Elsa Says Hello

It was July 2 and Maureen’s birthday. People of a certain age don’t usually make a great deal of birthdays and so ours are low keyed. Nonetheless we do note, as a recent scientific study revealed, that people who have many birthdays live longer than those who don’t have as many. Having said that I hope that the Admiral of our Fleet has many more we can celebrate together wherever we are.

Happy Birthday Maureen!

One of the ways we could have celebrated was for me to make breakfast, bring fresh flowers for the table, have a grand lunch at a restaurant with some friends and maybe a few old fashion rum punches as sundowners. Unfortunately, the only thing I could accomplish was breakfast. Elsa, a blustery visitor to our shores, arrived in the morning and hung around for most of the day.

Elsa, as you may know, was crowned Hurricane Elsa just as we were finishing our breakfast. She started to make her presence known when we woke at 5:30 AM as the winds started to pick up. The dense clouds obscured any sunrise although no rain fell for a few hours. Checking the local weather radar, the massive rain echoes were approaching Barbados. From the location and movement, it looked like the center of Elsa would pass over Barbados and head for St. Vincent. Barbados is 98 miles south-east of us, and St Vincent is 50 miles south of where we are, Rodney Bay Marina.

This storm was not a surprise visitor. For the last five days all eyes were on the mid-Tropical Atlantic. Weather forecasters and weather models were all in agreement that a significant tropical wave that came off Africa would face favorable conditions to form a strong wave or tropical storm and head west. That was exactly what happened. It sped quickly west, over 25 knots, and arrive on our doorstep as a tropical storm Elsa. It grew into Hurricane Elsa as it passed over Barbados.

By 8 AM squalls came in waves. Winds over 25 knots pushed Kalunamoo against the dock. This was expected. I removed our ramp the day before, added and adjusted dock lines to keep her farther from the dock (the south side of Kalunamoo). As the wind increased and heeled the boat the fenders protected the boat. I knew the winds would be clocking, going from North-East to East then to South East during the day so there would be less pressure against the dock as the day progressed. By 10:30 the barometer recorded its lowest pressure before starting to rise. This meant the center of Elsa was due south and would start to pull away. Sustained wind gusts to the mid 40’s (knots) made a racket as rain went horizontal. Instantaneous gusts were probably higher. The below table shows our observations during the day.

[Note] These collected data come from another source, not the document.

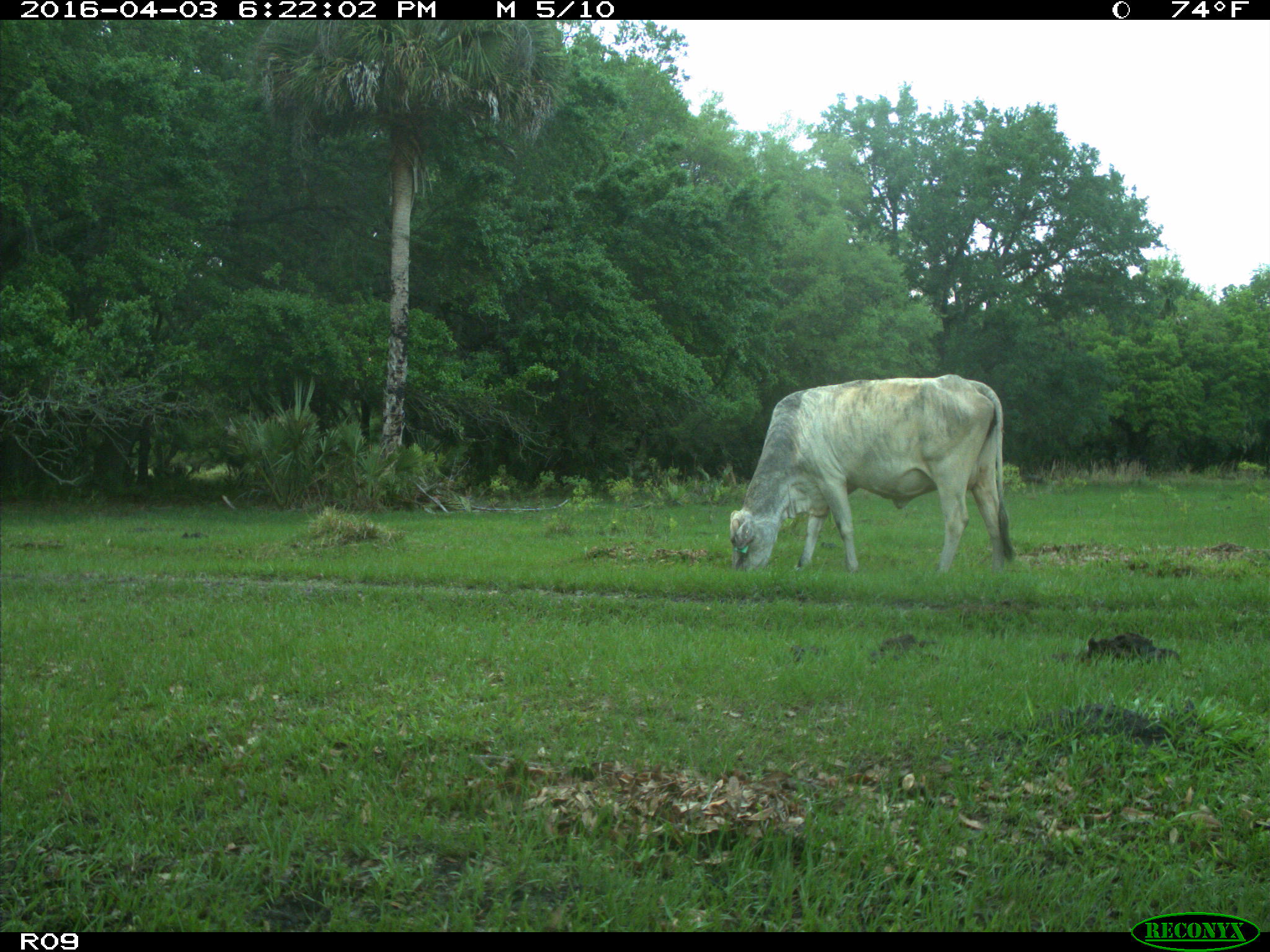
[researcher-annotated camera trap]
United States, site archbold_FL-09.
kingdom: Animalia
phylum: Chordata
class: Mammalia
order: Artiodactyla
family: Bovidae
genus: Bos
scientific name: Bos taurus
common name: domestic cow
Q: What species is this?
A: Bos taurus (domestic cow).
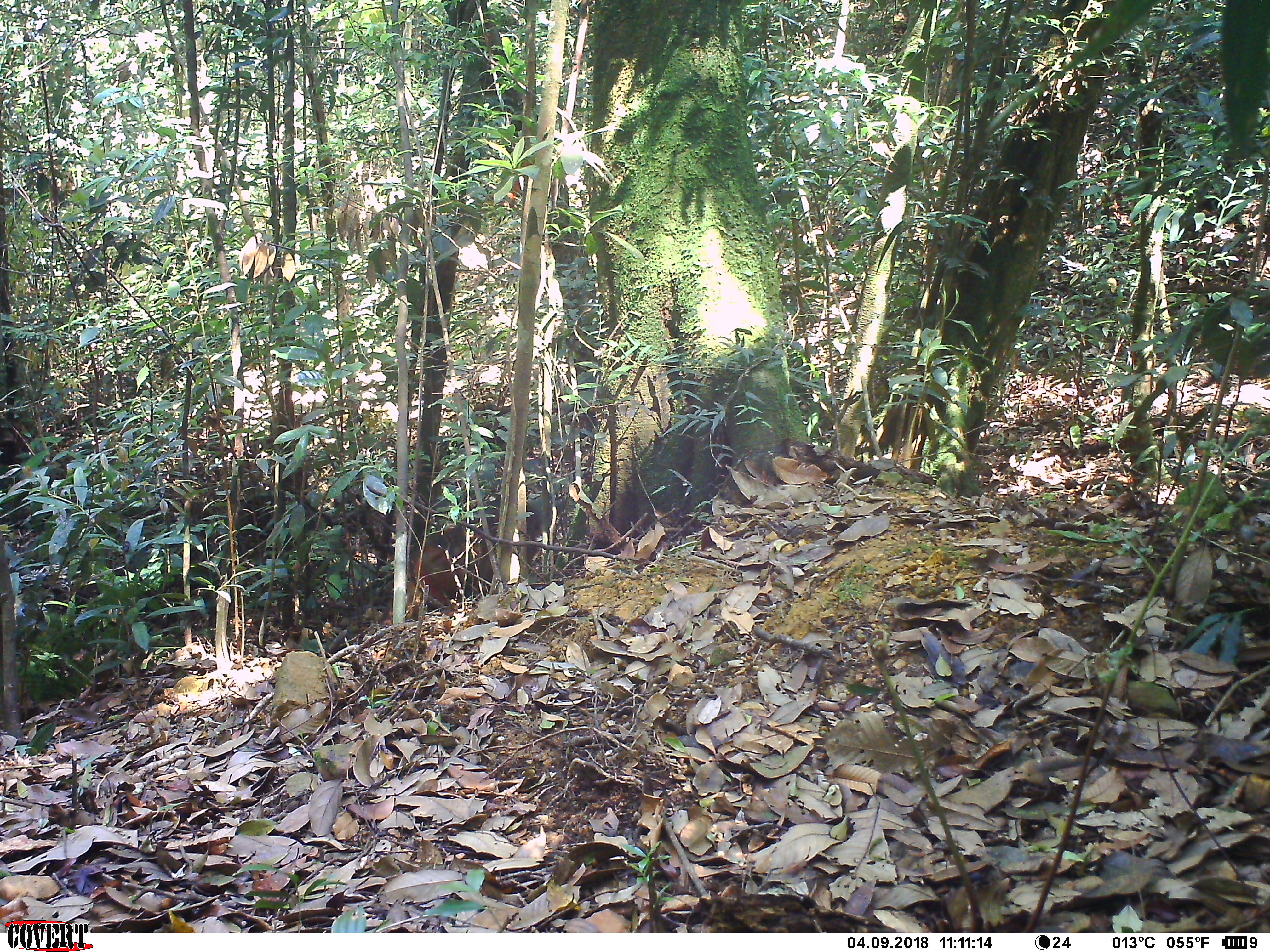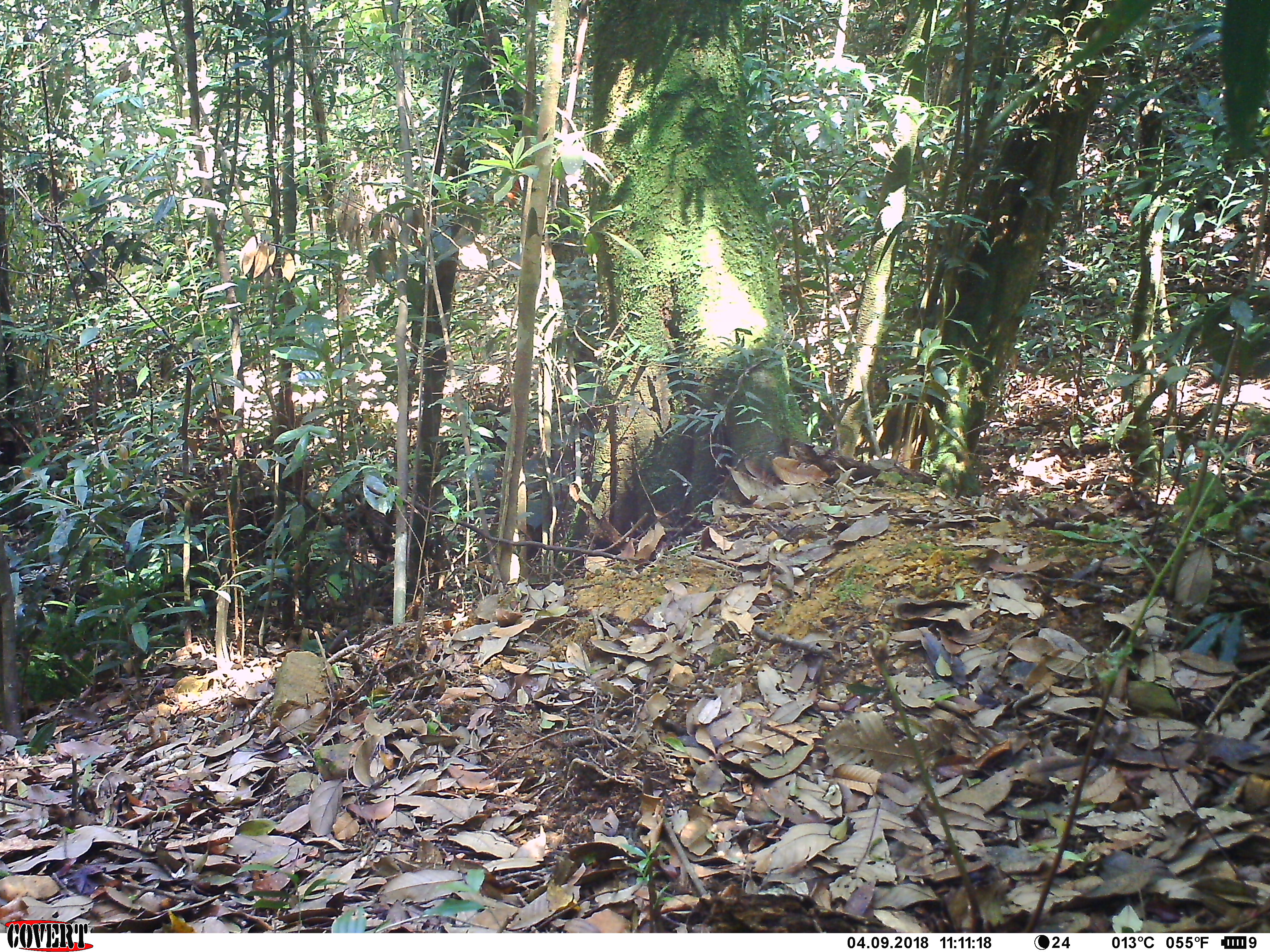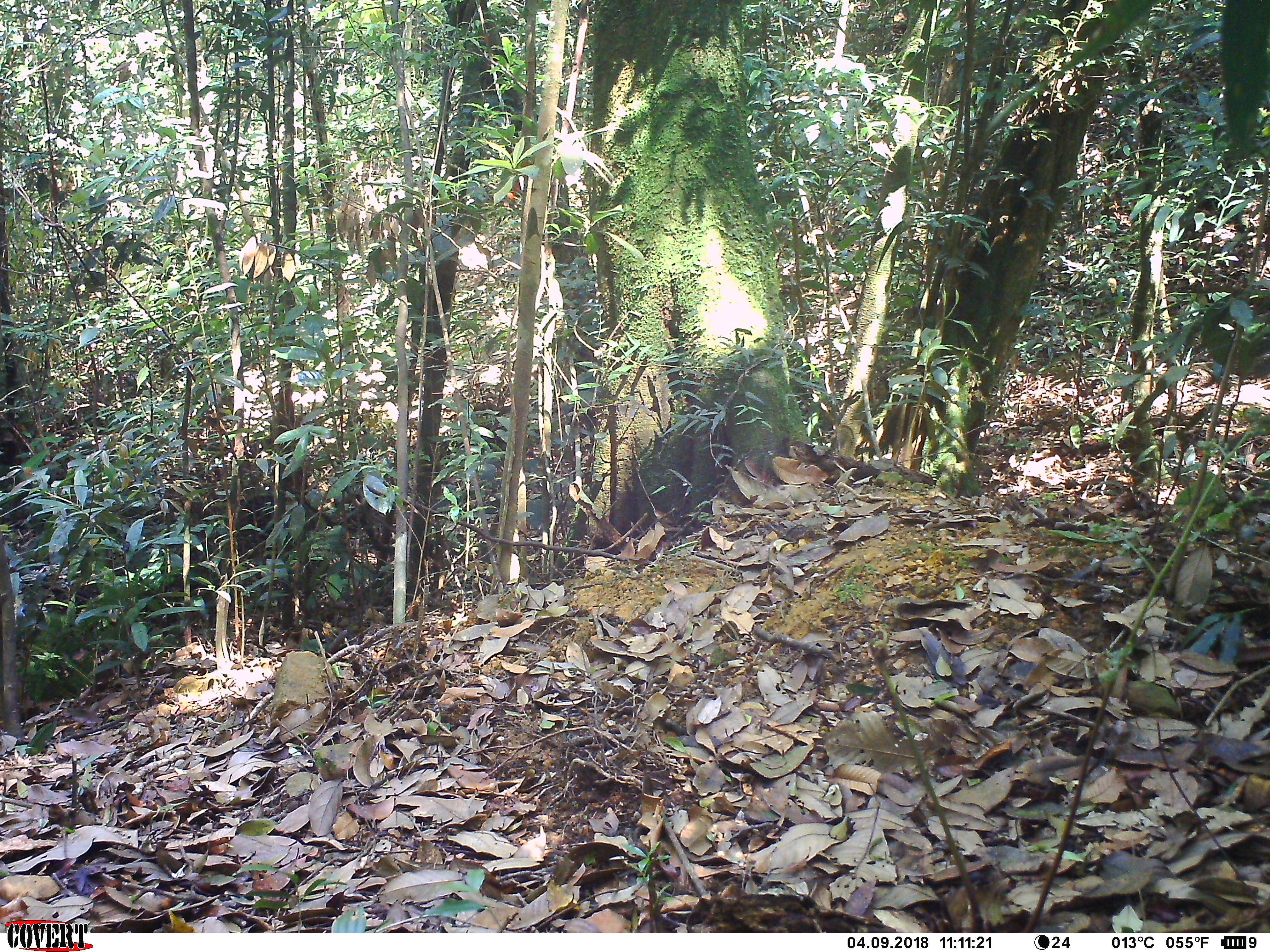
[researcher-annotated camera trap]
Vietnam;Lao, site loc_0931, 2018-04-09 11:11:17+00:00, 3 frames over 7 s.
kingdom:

Since we were about 75 miles north of the center of the storm the strongest wind were south of here. Everything held as no damage was sustained. Heavy rains occurred here, in St. Vincent and Grenada. Landslides here killed one person in St. Lucia. We had hired a worker and his wife to varnish our teak toe rail and today he said that there was plenty of damage inland including lowsing part of his roof. The usual leaks when heavy rain occurs were noted on board but nothing like the old “leaky teaky” of yesteryear.

This was our first encounter of a named hurricane in the Caribbean. This was an early season storm, especially for this area. In the last 31 years only one other named storm crossed any East Caribbean Island earlier than Elsa. However, our close encounters with strong tropical waves and storms, here and on the East Coast, over the last 40 years were not unusual. Hurricanes were the prime reason we would go to Trinidad in the summer as it is below the “hurricane belt”. Trinidad has been closed since last year and who knows when it will open up. Nationals will be permitted in the middle of July but no word of non-nationals. In any case we chose to stay in St. Lucia as we flew to NY for 7 weeks, knowing that the marina is a relatively safe harbor during storms.

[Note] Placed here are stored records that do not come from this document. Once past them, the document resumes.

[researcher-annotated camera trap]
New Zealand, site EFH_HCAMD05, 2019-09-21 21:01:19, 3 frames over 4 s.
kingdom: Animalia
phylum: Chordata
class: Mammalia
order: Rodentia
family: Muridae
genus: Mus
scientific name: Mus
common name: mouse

And it was. Many boats that were anchored in the bay, including commercial boats for the resorts, came into the marina the day before the storm. There was plenty of space and all were well protected. Granted that this was not a major hurricane and the winds were not at hurricane strength here, it still provided good protection. Electricity on the dock was shut off by 11:30AM until this morning.

The video is what the marina looked like during the day.

As written before hurricanes can be very destructive to these islands but there are steps that can be taken to lesson the danger. Heavy rain is sometimes more of a factor than the wind. The season has just started and no one knows where or when the next storms will form. Historically only 2 or 3 storms affect the East Caribbean during the summer season. Last year’s number of storms, 30, was a record. Only 2 were in the Eastern Caribbean. There was also a recent explanation from the National Hurricane Center that although it was a record number, modern technologies help identity more storms than ever before. It was an active season but not as active as the number of storms would suggest.

Well by late afternoon, the winds calmed down to the typical summer trades of 15 and less. Clouds and showers were still around but it was all quiet after a stormy day. Maybe Elsa came to celebrate Maureen’s birthday in a very unconventional way. What a way to say Happy Birthday Maureen!